En août, les Algériens ont proposé une période de transition de six mois pour permettre au Niger de rétablir « l’ordre constitutionnel et démocratique », tout en élaborant « des arrangements politiques avec l’acceptation de toutes les parties au Niger ». Les premiers rapports selon lesquels les parties en conflit au Niger avaient accepté l’Algérie comme médiateur se sont révélés être infondés ou du moins non réalisés. Cette tentative infructueuse soulève la question de savoir si l’Algérie peut être facilement acceptée comme un arbitre neutre par les parties en conflit au Niger – ou si elle doit encore cultiver cette crédibilité.

Une autre question : Dans quelle mesure les efforts de médiation algériens pourraient-ils entrer en conflit ou s’aligner avec ceux de la CEDEAO ? La CEDEAO insiste sur le rétablissement du président élu du Niger, Mohamed Bazoum, tandis que l’Algérie semble plus conciliante en travaillant avec le junte du général Abdourahmane Tchiani. La CEDEAO accepterait-elle un processus de médiation dirigé par l’Algérie qui ne parviendrait pas à rétablir le président Bazoum ? Et les États-Unis accepteraient-ils un processus de médiation dirigé par l’Algérie que la CEDEAO aurait rejeté ?

Changement en Algérie

En 2019, des manifestations populaires ont contraint le président algérien Abdelaziz Bouteflika à quitter ses fonctions. Pour rétablir la crédibilité populaire, le gouvernement ultérieur a apporté plusieurs modifications constitutionnelles, y compris l’inversion du principe de non-intervention du pays. La constitution révisée stipule que « l’Algérie peut, dans le cadre des Nations Unies, de l’Union africaine et de la Ligue des États arabes, et dans le plein respect de leurs principes et objectifs, participer à des opérations de maintien et de restauration de la paix. » Le président et une majorité des deux tiers du parlement peuvent décider « d’envoyer des unités armées à l’étranger. » Ces changements ont suscité peu d’attention du public à l’époque, mais ils pourraient être significatifs compte tenu de l’instabilité actuelle au Sahel.

Le Mali et le Niger représentent des menaces pour les intérêts américains et algériens, mais aussi une opportunité de collaboration entre les États-Unis et l’Algérie. Au Mali, les deux pays partagent une préoccupation face à un réseau terroriste et criminel croissant qui perpétue l’instabilité. La présence du groupe Wagner devrait également susciter une préoccupation partagée, bien que pour des raisons différentes : pour les États-Unis en raison de la menace que le groupe représente pour les opérations militaires dans la région ; pour l’Algérie car Wagner mène des activités de contrebande et d’autres entreprises illicites qui prospèrent dans des espaces instables ou ingouvernables. Ces intérêts convergents devraient créer des opportunités pour les États-Unis et l’Algérie de travailler ensemble pour rétablir la stabilité au Mali.
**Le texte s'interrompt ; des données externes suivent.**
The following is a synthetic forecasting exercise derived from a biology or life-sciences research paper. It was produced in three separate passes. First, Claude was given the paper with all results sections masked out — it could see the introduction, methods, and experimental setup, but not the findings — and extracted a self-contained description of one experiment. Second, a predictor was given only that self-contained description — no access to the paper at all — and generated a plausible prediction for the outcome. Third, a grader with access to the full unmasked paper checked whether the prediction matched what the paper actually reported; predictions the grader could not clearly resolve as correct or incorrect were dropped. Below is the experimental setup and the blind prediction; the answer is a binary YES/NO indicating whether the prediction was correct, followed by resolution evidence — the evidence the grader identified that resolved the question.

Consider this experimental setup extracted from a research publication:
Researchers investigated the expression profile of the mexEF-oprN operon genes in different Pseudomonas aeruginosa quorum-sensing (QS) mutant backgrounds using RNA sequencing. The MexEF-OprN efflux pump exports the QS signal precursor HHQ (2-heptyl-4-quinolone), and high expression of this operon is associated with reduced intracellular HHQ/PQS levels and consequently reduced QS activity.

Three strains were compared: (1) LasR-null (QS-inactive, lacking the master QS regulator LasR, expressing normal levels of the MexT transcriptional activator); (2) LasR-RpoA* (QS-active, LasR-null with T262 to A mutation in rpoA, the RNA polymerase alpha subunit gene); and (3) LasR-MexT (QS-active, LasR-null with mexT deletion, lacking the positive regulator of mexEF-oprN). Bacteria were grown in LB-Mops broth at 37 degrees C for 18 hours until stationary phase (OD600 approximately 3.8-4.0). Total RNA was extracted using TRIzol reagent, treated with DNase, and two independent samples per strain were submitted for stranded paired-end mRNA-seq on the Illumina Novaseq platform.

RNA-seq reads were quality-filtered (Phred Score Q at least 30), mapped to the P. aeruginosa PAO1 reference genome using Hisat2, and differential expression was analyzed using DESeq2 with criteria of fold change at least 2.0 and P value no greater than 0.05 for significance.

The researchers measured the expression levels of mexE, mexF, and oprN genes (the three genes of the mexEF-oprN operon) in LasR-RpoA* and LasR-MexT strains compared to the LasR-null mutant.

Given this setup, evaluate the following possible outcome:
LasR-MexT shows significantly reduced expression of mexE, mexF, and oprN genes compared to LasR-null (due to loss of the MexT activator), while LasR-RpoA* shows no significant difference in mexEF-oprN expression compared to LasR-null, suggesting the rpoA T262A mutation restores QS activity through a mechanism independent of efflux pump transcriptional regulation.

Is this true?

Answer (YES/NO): NO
La situation au Niger est intenable tant pour l’Algérie que pour les États-Unis. La crise au Niger offre trop d’opportunités aux réseaux terroristes et criminels pour exploiter et déstabiliser la région frontalière de l’Algérie. Les États-Unis, l’Algérie et la CEDEAO devraient chercher une convergence de leurs objectifs pour contribuer à stabiliser le Niger dans l’intérêt de tous. Les questions à surveiller sont de savoir si la présence continue des forces armées américaines au Niger devient un point de friction pour l’Algérie et si l’Algérie et les États-Unis peuvent mettre de côté leurs opinions divergentes sur le Sahara occidental.